> _THE PROBLEM_
Lift out all lines below that contain "https".

> _RECORDS TO PROCESS_

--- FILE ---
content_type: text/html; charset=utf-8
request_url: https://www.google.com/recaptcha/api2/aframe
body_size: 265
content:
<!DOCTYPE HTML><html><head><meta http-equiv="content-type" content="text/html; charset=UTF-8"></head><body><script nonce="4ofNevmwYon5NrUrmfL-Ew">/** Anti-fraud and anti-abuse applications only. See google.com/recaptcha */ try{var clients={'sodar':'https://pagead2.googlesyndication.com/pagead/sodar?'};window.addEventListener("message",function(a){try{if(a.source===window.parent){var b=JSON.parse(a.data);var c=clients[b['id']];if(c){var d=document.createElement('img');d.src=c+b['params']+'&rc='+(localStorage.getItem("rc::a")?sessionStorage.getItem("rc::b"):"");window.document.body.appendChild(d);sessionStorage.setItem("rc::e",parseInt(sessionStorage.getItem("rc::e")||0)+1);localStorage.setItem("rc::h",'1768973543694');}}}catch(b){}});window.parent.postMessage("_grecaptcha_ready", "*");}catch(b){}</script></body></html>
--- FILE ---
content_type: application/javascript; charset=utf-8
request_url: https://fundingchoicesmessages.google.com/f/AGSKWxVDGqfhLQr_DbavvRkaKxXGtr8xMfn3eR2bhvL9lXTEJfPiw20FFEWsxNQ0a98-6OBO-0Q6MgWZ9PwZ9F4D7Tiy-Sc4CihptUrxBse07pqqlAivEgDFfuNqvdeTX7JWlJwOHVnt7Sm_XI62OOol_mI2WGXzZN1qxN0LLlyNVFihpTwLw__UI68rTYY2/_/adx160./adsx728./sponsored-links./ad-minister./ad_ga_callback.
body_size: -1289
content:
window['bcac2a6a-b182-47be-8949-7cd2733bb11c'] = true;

> _SOLUTION TO THE EXERCISE_
request_url: https://www.google.com/recaptcha/api2/aframe
<!DOCTYPE HTML><html><head><meta http-equiv="content-type" content="text/html; charset=UTF-8"></head><body><script nonce="4ofNevmwYon5NrUrmfL-Ew">/** Anti-fraud and anti-abuse applications only. See google.com/recaptcha */ try{var clients={'sodar':'https://pagead2.googlesyndication.com/pagead/sodar?'};window.addEventListener("message",function(a){try{if(a.source===window.parent){var b=JSON.parse(a.data);var c=clients[b['id']];if(c){var d=document.createElement('img');d.src=c+b['params']+'&rc='+(localStorage.getItem("rc::a")?sessionStorage.getItem("rc::b"):"");window.document.body.appendChild(d);sessionStorage.setItem("rc::e",parseInt(sessionStorage.getItem("rc::e")||0)+1);localStorage.setItem("rc::h",'1768973543694');}}}catch(b){}});window.parent.postMessage("_grecaptcha_ready", "*");}catch(b){}</script></body></html>
request_url: https://fundingchoicesmessages.google.com/f/AGSKWxVDGqfhLQr_DbavvRkaKxXGtr8xMfn3eR2bhvL9lXTEJfPiw20FFEWsxNQ0a98-6OBO-0Q6MgWZ9PwZ9F4D7Tiy-Sc4CihptUrxBse07pqqlAivEgDFfuNqvdeTX7JWlJwOHVnt7Sm_XI62OOol_mI2WGXzZN1qxN0LLlyNVFihpTwLw__UI68rTYY2/_/adx160./adsx728./sponsored-links./ad-minister./ad_ga_callback.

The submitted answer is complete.